### REQUEST
Keep the pictures out of the copy and repeat the records exactly.

### Items listed in a dataset
* Begin *
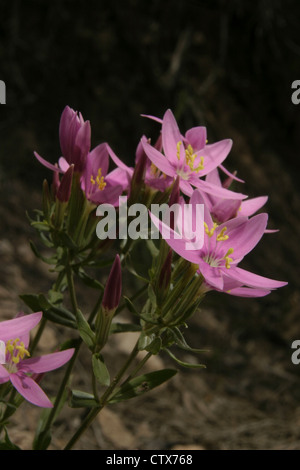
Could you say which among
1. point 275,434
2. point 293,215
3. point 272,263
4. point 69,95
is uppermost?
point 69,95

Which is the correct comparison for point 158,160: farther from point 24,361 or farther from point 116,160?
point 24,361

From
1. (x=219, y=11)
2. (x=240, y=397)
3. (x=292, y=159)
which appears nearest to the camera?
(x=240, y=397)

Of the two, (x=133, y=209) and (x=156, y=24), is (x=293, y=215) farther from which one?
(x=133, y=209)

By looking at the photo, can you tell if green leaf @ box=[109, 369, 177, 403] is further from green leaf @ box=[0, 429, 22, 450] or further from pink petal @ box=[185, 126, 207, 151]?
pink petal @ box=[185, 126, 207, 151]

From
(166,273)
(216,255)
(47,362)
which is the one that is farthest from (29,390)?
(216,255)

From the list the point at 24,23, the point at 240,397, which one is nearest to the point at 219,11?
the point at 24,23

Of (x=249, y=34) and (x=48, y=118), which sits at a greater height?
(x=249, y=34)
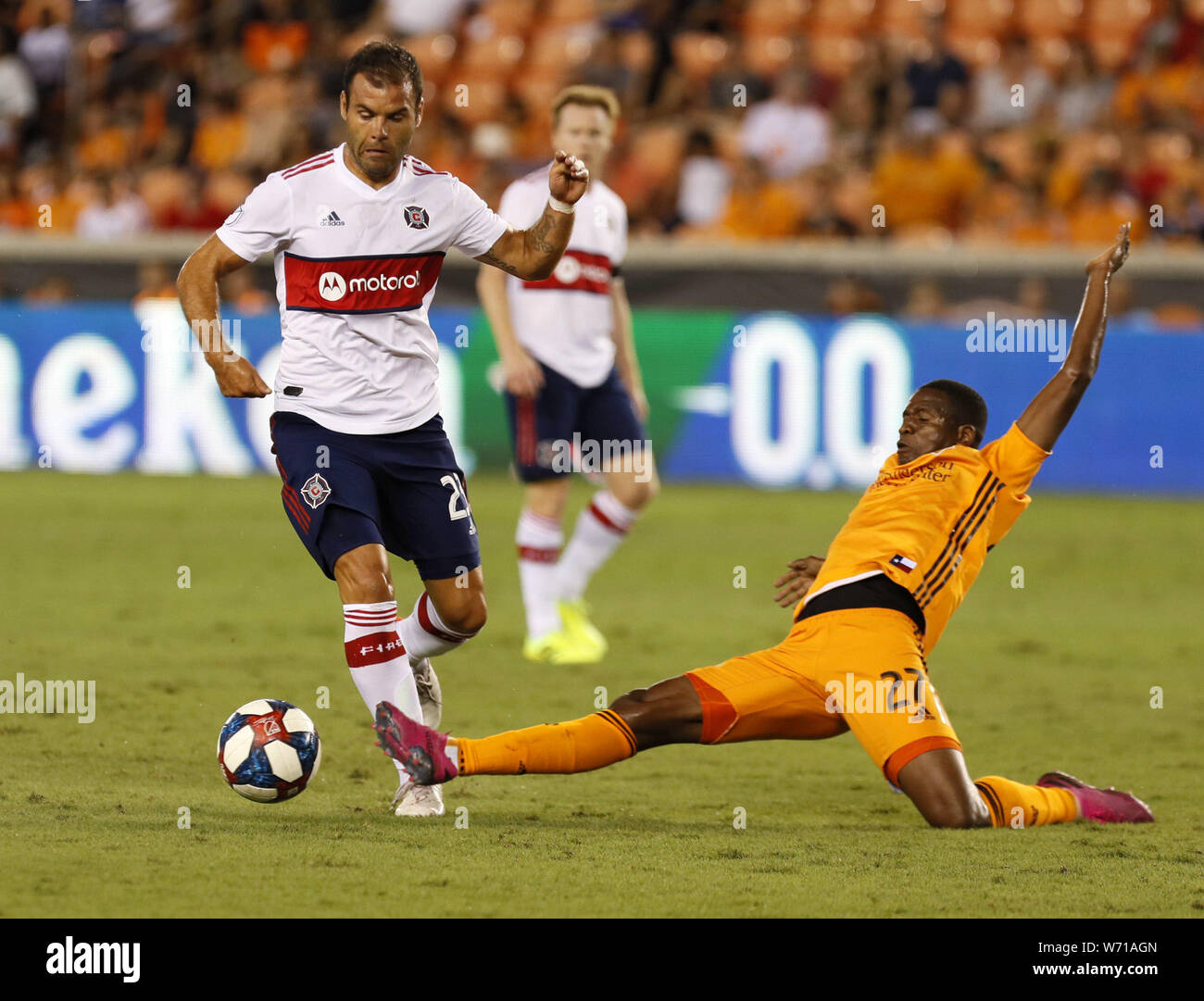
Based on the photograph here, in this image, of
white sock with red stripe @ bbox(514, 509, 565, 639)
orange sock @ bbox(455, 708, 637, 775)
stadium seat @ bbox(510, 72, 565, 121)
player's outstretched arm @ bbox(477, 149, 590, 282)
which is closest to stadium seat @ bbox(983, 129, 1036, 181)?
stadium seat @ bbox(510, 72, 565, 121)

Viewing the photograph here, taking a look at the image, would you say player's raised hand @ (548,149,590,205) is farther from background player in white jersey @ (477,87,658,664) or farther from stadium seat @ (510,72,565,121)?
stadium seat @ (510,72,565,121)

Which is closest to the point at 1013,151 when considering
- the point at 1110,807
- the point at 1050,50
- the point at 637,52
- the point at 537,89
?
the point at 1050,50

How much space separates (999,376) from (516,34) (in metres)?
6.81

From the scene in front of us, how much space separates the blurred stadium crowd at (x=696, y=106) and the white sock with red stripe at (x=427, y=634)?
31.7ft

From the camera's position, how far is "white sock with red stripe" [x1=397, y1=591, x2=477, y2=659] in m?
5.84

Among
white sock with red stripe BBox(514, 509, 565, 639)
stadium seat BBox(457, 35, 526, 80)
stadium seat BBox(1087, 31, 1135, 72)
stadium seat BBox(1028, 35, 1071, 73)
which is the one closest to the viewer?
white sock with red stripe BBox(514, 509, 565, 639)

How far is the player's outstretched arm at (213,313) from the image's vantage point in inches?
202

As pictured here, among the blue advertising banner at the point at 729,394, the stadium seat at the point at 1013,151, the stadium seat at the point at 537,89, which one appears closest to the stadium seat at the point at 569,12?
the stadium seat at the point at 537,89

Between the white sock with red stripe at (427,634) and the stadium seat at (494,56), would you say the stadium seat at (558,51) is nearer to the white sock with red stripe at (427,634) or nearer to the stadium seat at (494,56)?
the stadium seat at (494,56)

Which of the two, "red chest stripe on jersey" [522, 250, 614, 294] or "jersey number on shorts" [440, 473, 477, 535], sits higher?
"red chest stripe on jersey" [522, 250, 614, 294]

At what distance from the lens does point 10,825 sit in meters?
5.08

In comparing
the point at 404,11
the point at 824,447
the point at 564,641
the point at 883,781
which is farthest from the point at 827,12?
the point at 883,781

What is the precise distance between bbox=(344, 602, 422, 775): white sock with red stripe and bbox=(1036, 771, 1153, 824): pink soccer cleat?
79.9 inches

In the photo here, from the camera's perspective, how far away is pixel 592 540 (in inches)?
* End *
### ANSWER TO THE EXERCISE
Could you say which among
1. point 275,434
2. point 293,215
3. point 272,263
4. point 69,95
is uppermost?
point 69,95

Which is the correct comparison for point 158,160: farther from point 24,361 or farther from point 116,160?
point 24,361

From
1. (x=219, y=11)
2. (x=240, y=397)
3. (x=292, y=159)
which appears nearest to the camera?
(x=240, y=397)

Of the two, (x=133, y=209) and (x=156, y=24), is (x=293, y=215) farther from which one?
(x=133, y=209)

By looking at the photo, can you tell if green leaf @ box=[109, 369, 177, 403] is further from green leaf @ box=[0, 429, 22, 450] or further from pink petal @ box=[185, 126, 207, 151]?
pink petal @ box=[185, 126, 207, 151]

From
(166,273)
(216,255)
(47,362)
which is the one that is farthest from (29,390)?
(216,255)

From the list the point at 24,23, the point at 240,397, which one is nearest to the point at 219,11?
the point at 24,23

Of (x=249, y=34) and (x=48, y=118), which sits at a greater height?
(x=249, y=34)
Based on the photograph here, in this image, of
white sock with red stripe @ bbox(514, 509, 565, 639)
orange sock @ bbox(455, 708, 637, 775)
stadium seat @ bbox(510, 72, 565, 121)
player's outstretched arm @ bbox(477, 149, 590, 282)
which is closest to stadium seat @ bbox(983, 129, 1036, 181)?
stadium seat @ bbox(510, 72, 565, 121)

Viewing the photograph here, taking a look at the image, would you say player's raised hand @ (548,149,590,205) is farther from background player in white jersey @ (477,87,658,664) or farther from stadium seat @ (510,72,565,121)?
stadium seat @ (510,72,565,121)

Which is closest to the point at 1013,151 when considering
- the point at 1110,807
- the point at 1050,50
- the point at 637,52
- the point at 537,89
?
the point at 1050,50

How much space separates (999,376) from (516,34) (in metres)?
6.81

From the scene in front of us, how much space separates the blurred stadium crowd at (x=696, y=106) and the white sock with red stripe at (x=427, y=634)?
31.7ft

From the camera's position, how far is "white sock with red stripe" [x1=397, y1=591, x2=477, y2=659] in m?
5.84

Among
white sock with red stripe BBox(514, 509, 565, 639)
stadium seat BBox(457, 35, 526, 80)
stadium seat BBox(1087, 31, 1135, 72)
stadium seat BBox(1028, 35, 1071, 73)
which is the one closest to the viewer?
white sock with red stripe BBox(514, 509, 565, 639)

How far is the player's outstretched arm at (213,313) from the image's vantage point in inches?
202

As pictured here, among the blue advertising banner at the point at 729,394, the stadium seat at the point at 1013,151, the stadium seat at the point at 537,89, which one appears closest to the stadium seat at the point at 569,12?
the stadium seat at the point at 537,89

Between the white sock with red stripe at (427,634) and the stadium seat at (494,56), would you say the stadium seat at (558,51) is nearer to the white sock with red stripe at (427,634) or nearer to the stadium seat at (494,56)?
the stadium seat at (494,56)

Which of the two, "red chest stripe on jersey" [522, 250, 614, 294] or "jersey number on shorts" [440, 473, 477, 535], sits higher?
"red chest stripe on jersey" [522, 250, 614, 294]

At what distance from the lens does point 10,825 sit in meters?
5.08

In comparing
the point at 404,11
the point at 824,447
the point at 564,641
the point at 883,781
which is farthest from the point at 827,12?
the point at 883,781

What is the precise distance between bbox=(344, 602, 422, 775): white sock with red stripe and bbox=(1036, 771, 1153, 824): pink soccer cleat?
79.9 inches

In the photo here, from the camera's perspective, how far away is pixel 592 540 (in inches)?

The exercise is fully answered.